Brett Yormark’s official first day as Big 12 commissioner isn’t until Aug. 1, but he’s already preparing for the behemoth task ahead.

The Big 12 has an image problem, plain and simple, and it brought in a specialist to address it.

Over the last decade, national perception of the Big 12 as a football power has hovered between third and fifth among the Power Five leagues. And with its two bell cows set to join the worldwide leader in conferences, the Big 12 will likely drop another peg in the public’s estimation.

Fortunately, Yormark has experience dusting off and shining up name brands, sometimes even rebuilding them from the ground up.

He took the New Jersey Nets, an NBA franchise with a bottom-rung image and rejuvenated it during its move to Brooklyn. He turned the Barclays Center into a destination for myriad sporting and other events aside from the Nets, namely college hoops.

Add to that list a successful rebranding of NASCAR and the street cred he gets from his time with Jay-Z’s Roc Nation, and it’s easy to see why Big 12 brass looked a bit outside the box for its next figurehead.

Baylor president Linda Livingstone was on the search committee that chose Yormark to be Bob Bowlsby’s replacement. On Wednesday, she called him “a leader at the intersection of sports and entertainment.”

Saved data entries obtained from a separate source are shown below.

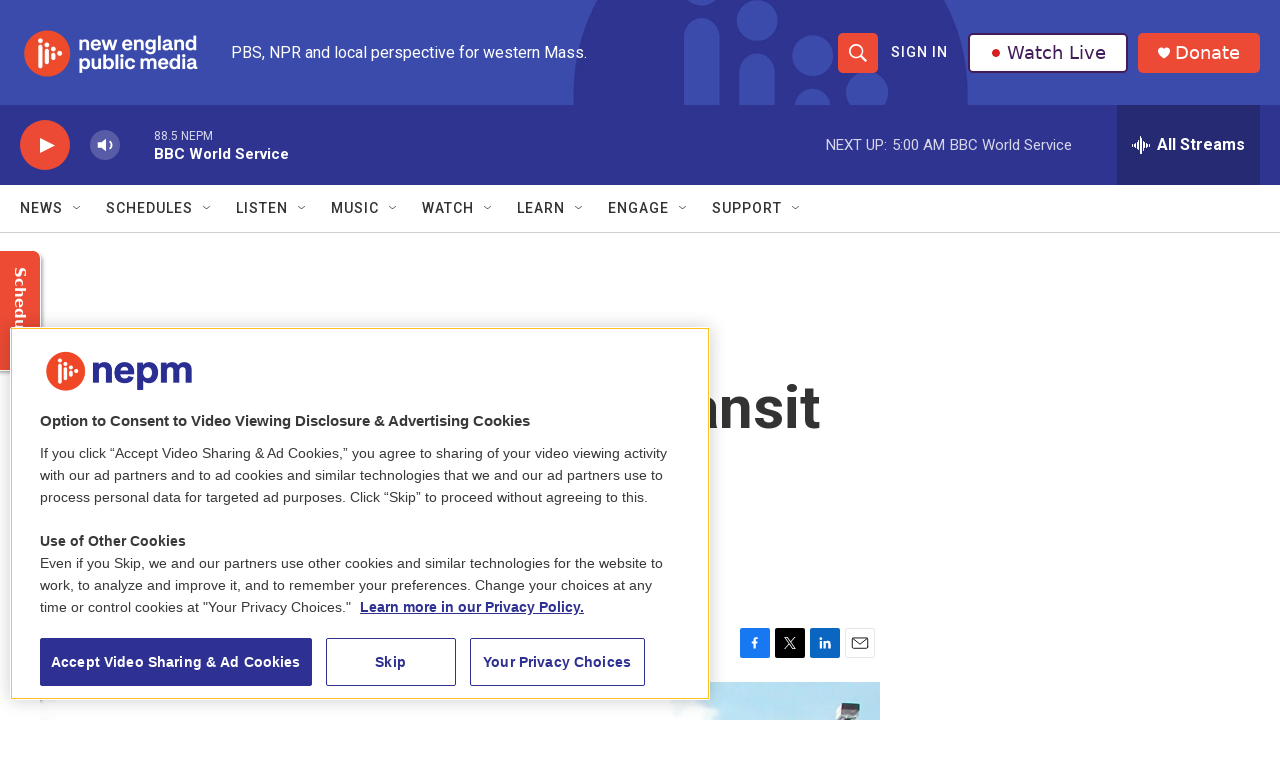

--- FILE ---
content_type: text/html; charset=utf-8
request_url: https://www.google.com/recaptcha/api2/aframe
body_size: 268
content:
<!DOCTYPE HTML><html><head><meta http-equiv="content-type" content="text/html; charset=UTF-8"></head><body><script nonce="gCRdHYUWS8d0YUpJOL-45A">/** Anti-fraud and anti-abuse applications only. See google.com/recaptcha */ try{var clients={'sodar':'https://pagead2.googlesyndication.com/pagead/sodar?'};window.addEventListener("message",function(a){try{if(a.source===window.parent){var b=JSON.parse(a.data);var c=clients[b['id']];if(c){var d=document.createElement('img');d.src=c+b['params']+'&rc='+(localStorage.getItem("rc::a")?sessionStorage.getItem("rc::b"):"");window.document.body.appendChild(d);sessionStorage.setItem("rc::e",parseInt(sessionStorage.getItem("rc::e")||0)+1);localStorage.setItem("rc::h",'1768636820123');}}}catch(b){}});window.parent.postMessage("_grecaptcha_ready", "*");}catch(b){}</script></body></html>

--- FILE ---
content_type: text/plain; charset=utf-8
request_url: https://gdapi.pushplanet.com/
body_size: 767
content:
{
  "devsrc": "memory",
  "rand": 649078,
  "ts": 1768636820329.0,
  "geo": {
    "continent_code": "NA",
    "zipcode": "43215",
    "time_zone": "America/New_York",
    "longitude": -83.0061,
    "region_name": "Ohio",
    "region_code": "OH",
    "country_name": "United States",
    "country_code": "US",
    "continent_name": "North America",
    "ip": "3.145.66.118",
    "latitude": 39.9625,
    "city": "Columbus",
    "metro_code": 535
  },
  "ip_key": "ip_3.145.66.118",
  "da": "bg*br*al|Apple%bt*bm*bs*cb*bu*dl$0^j~m|131.0.0.0%v~d~f~primarySoftwareType|Robot%s~r~dg*e~b~dq*z|Blink%cn*ds*ba*ch*cc*n|Chrome%t~bl*ac~aa~g~y|macOS%ce*ah~bq*bd~dd*cq$0^cl*df*bp*ad|Desktop%bh*c~dc*dn*bi*ae~ci*cx*p~bk*de*bc*i~h|10.15.7%cd*w~cu*ck*l~u~partialIdentification*af~bz*db*ab*q~a*cp$0^dh*k|Apple%cr*ag|-",
  "ep": "lightboxapi",
  "ip_blocked": false,
  "ip_hits": 1
}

What exactly that intersection looks like under Yormark remains to be seen, but he did point to the use of social media and a focus on storytelling as a way to connect with fans. However he said he plans to build the Big 12’s brand, he’s set himself an due date — the end of the league’s current grant of rights which expires in 2025.

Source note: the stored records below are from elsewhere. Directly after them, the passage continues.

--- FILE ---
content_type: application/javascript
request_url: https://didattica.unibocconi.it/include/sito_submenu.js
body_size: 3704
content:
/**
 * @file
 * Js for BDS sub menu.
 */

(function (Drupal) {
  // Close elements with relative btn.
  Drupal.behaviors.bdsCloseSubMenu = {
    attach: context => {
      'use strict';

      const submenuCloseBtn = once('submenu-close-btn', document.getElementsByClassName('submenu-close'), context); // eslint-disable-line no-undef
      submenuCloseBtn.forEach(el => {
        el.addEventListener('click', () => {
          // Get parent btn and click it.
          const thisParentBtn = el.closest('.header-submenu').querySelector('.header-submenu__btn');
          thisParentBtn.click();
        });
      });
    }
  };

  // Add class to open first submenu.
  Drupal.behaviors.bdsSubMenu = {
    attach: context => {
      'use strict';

“One thing is crystal clear,” said Yormark, “there is no higher priority than to best position the Big 12 for its upcoming multimedia rights negotiations. Everything we do must create momentum for these negotiations, as well as building the value of the Big 12 brand and business.”

All of that brand-building will have to be done while simultaneously navigating the murky waters of NIL as well as the continental shifting of power conferences into elite mega conferences. No pressure.

Yormark acknowledged that there are challenges ahead, but would rather focus on the opportunities ahead of the league.

“From my perspective, again, Bob [Bowlsby] has positioned the brand in a great way, but I think there’s opportunities, as I learn a little bit more about the brand and our fan base, to become a little bit more national, to position our brand a little younger, hipper, cooler, how do we connect a youth culture, diversify some of the things we’re doing,” said Yormark. “And I think we have a great opportunity to do that.

“I’ve been in the brand-building business and the business-building business in my days at NASCAR where we took a sport from predominantly the South and where the roots were and made it a national phenomenon. Obviously, in Brooklyn we moved the team from the Nets, which was a bit of a depressed brand and franchise, and made it into a global brand.

“My goal is to do something very similar here, and I’m excited about it. And I’m excited to go to work.”